La troisième voix
par M. Saadoune, Le Quotidien d’Oran, 26 août 2013
Les inspecteurs de l’ONU vont commencer aujourd’hui à enquêter sur le site de l’attaque chimique présumée près de Damas. Le gouvernement syrien qui a affirmé n’avoir pas utilisé d’armes chimiques dans le conflit a accepté d’observer un cessez-le-feu durant la visite des inspecteurs. Il n’est pas certain que cette disponibilité de Damas change quelque chose dans le bellicisme affiché de certaines capitales occidentales, celles-ci ayant déjà décidé que le régime syrien était coupable.
Le déploiement militaire américain en Méditerranée est clairement affiché comme relevant d’une option d’intervention militaire.
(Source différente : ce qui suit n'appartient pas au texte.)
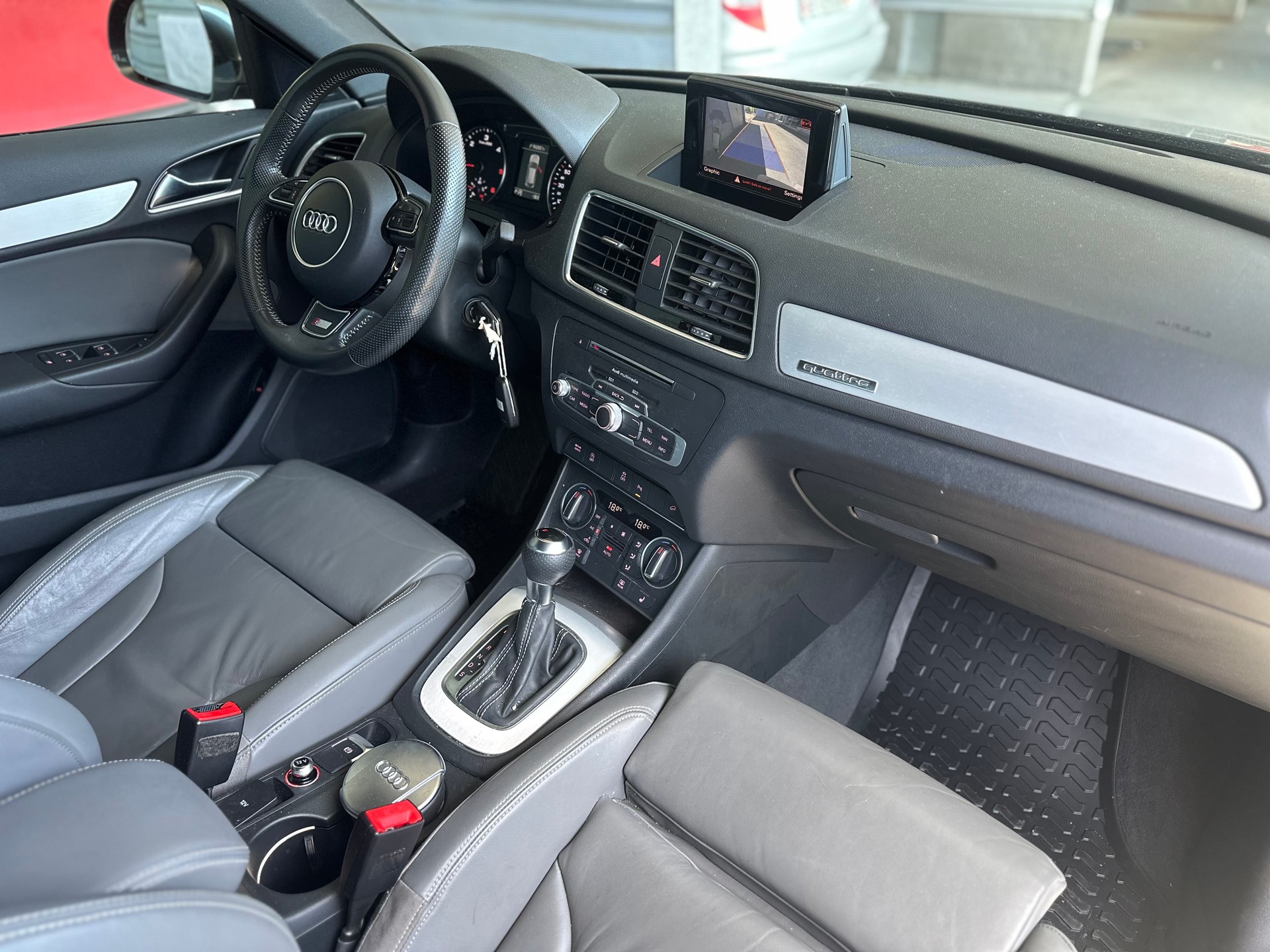 AUDI Q3 2.0 TDI quattro S-tronic-image-5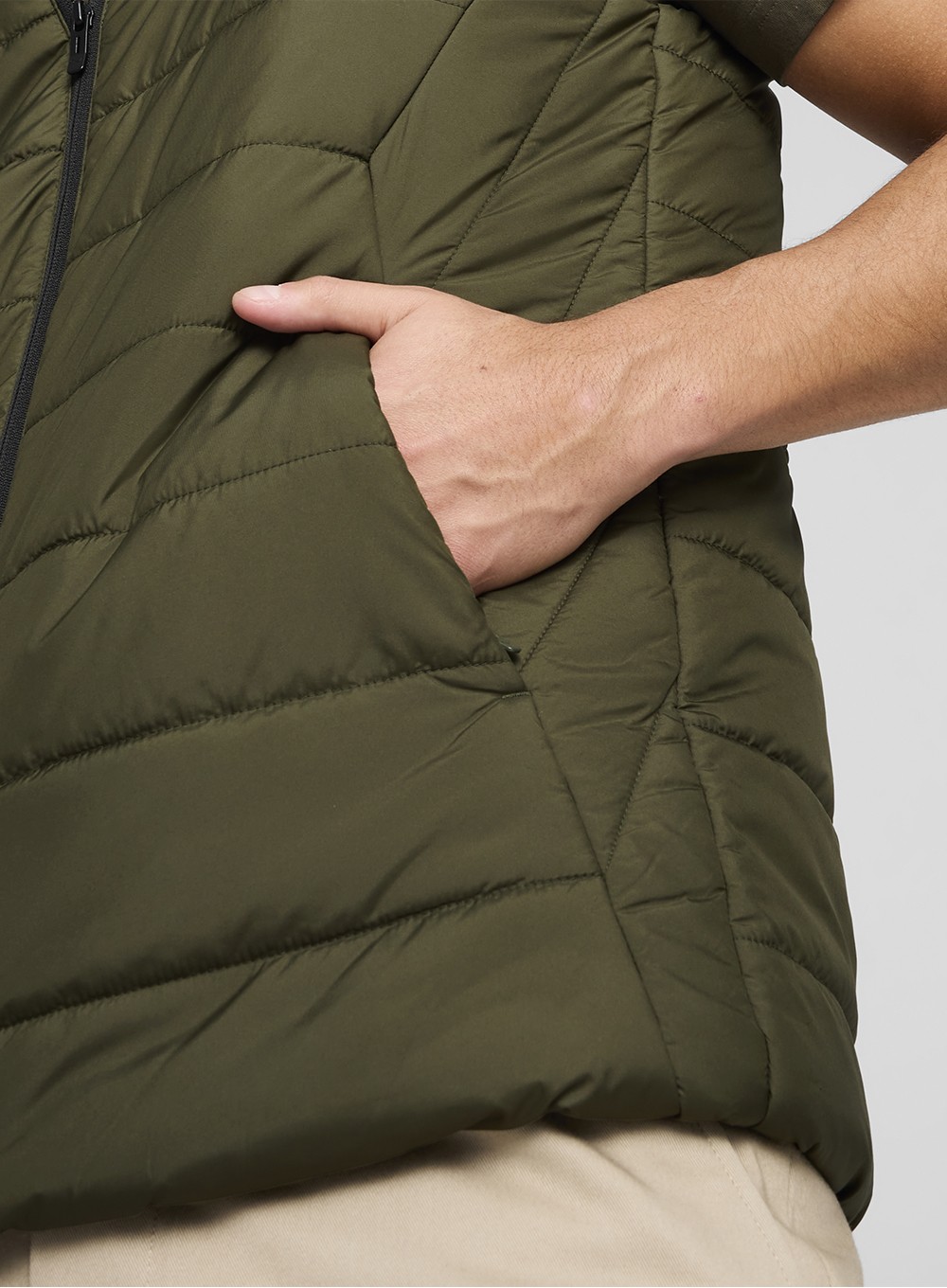 Жилет чоловічий Puma ESS Padded Vest оливковий 84893970 изображение 4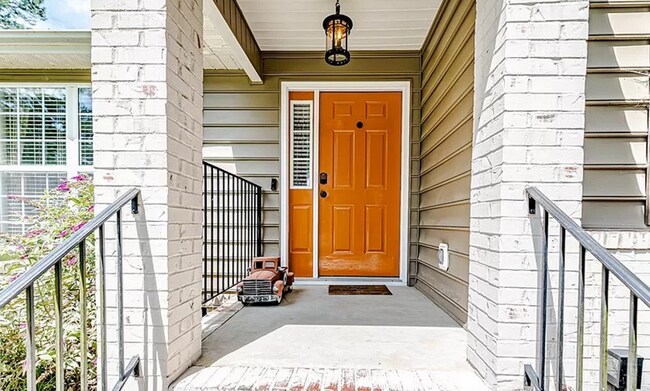 Building Photo - NEW LISTING!!!! Dont Miss Out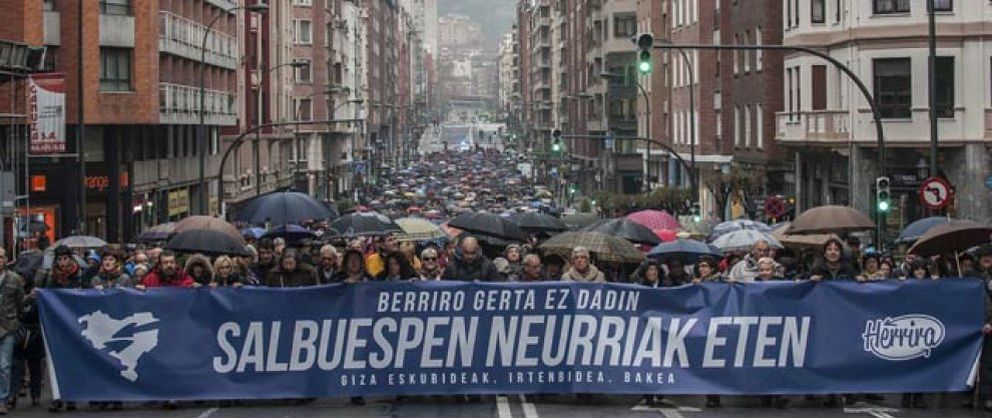 Foto: Miles de manifestantes piden en Bilbao un cambio en la política con los presos de ETA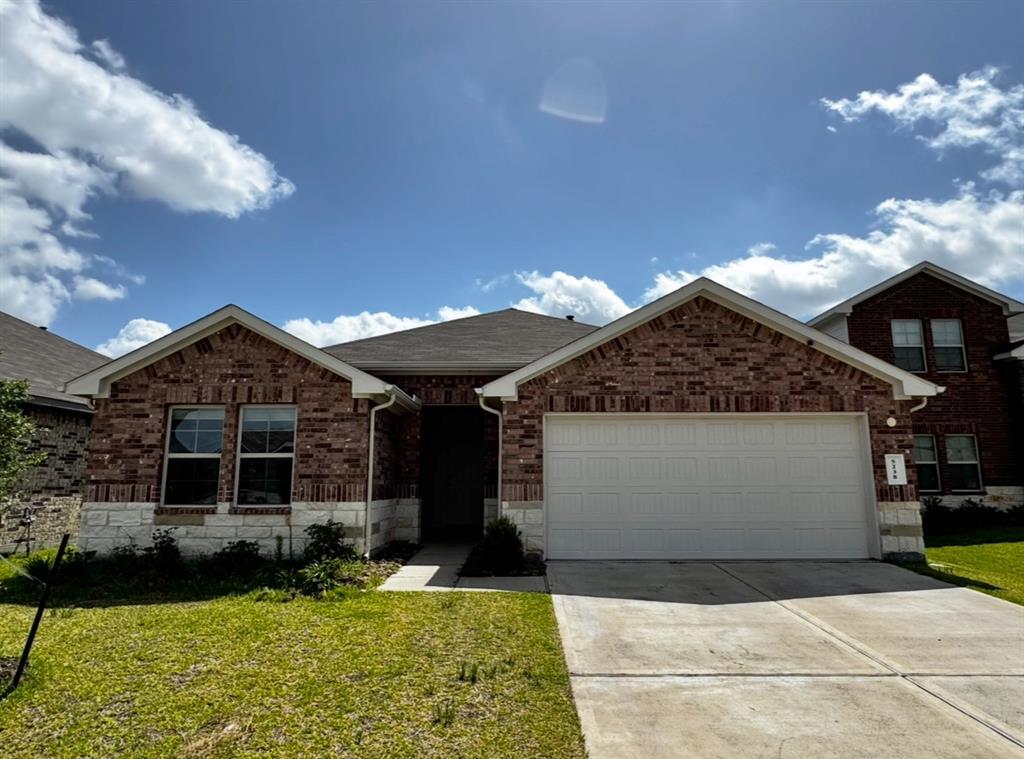 Foto principal - 5238 Bay Mdws Ln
C’est le souhait d’une partie de l’opposition syrienne. D’autres opposants qui conservent leur indépendance vis-à-vis des puissances étrangères, occidentales ou arabes, s’en inquiètent ouvertement. Ces opposants, à l’image de Haytham Menaa qui, sans surprise, n’a pas droit de cité dans les médias occidentaux et les satellites arabes, refusent une telle intervention. Ce n’est pas une raison pour qu’on ne rende pas compte de cette « voix» syrienne. Menaa qui est le président de l’instance de coordination nationale des forces du changement démocratique considère que les puissances étrangères, occidentales et régionales trouvent « intérêt à la poursuite de la guerre d’usure en Syrie». Tandis que certains de ceux qui sont au pouvoir à Damas sont dans l’illusion d’une capacité à trancher la situation par des voies militaires. Des choix qui, dit-il, ne «se soucient guère de l’humanité des Syriens, du sang des Syriens, des infrastructures de la Syrie et de l’unité territoriale de la Syrie».
Cette troisième voix – et voie – syrienne s’époumone depuis de longs mois à appeler à la sortie «immédiate» du pays de tous les combattants non syriens, l’arrêt de l’armement des différentes parties et des tueries et des destructions. La logique de guerre est imposée par l’ensemble des parties alors qu’outre les réfugiés, la moitié de la main-d’œuvre syrienne est au chômage forcé sans aucun revenu. Ces acteurs ont condamné le peuple syrien «à la mort sanglante ou à la mort lente». Menaa dénonce l’utilisation des armes chimiques et veut que l’équipe de l’enquête de l’ONU aille sur le terrain et vérifie scrupuleusement les faits. Selon lui, les données disponibles montrent que l’arme chimique utilisée à la Ghouta est de fabrication locale. Quant à la partie qui l’a utilisée, «nous œuvrons à le vérifier par nos propres moyens». C’est la raison, a-t-il dit, qui «nous pousse à ne pas faire de déclarations hâtives sur cette question».
Mais d’une manière générale il estime que cette horrible affaire d’armes chimiques ne doit pas servir d’écran de fumée au fait que les Syriens meurent quotidiennement à cause des «bombardements aveugles» de l’armée, des «crimes de la chabiha», des «explosions et des opérations suicides terroristes», des enlèvements récents de plus d’un millier de Syriens sur des bases confessionnelles et dont certains ont été «retrouvés dans des fosses communes». Pour cette troisième voix syrienne, une intervention armée étrangère ne fera qu’accentuer la plongée dans les horreurs. Cette voix est trop juste, trop «syrienne» pour être entendue par la prétendue «communauté internationale».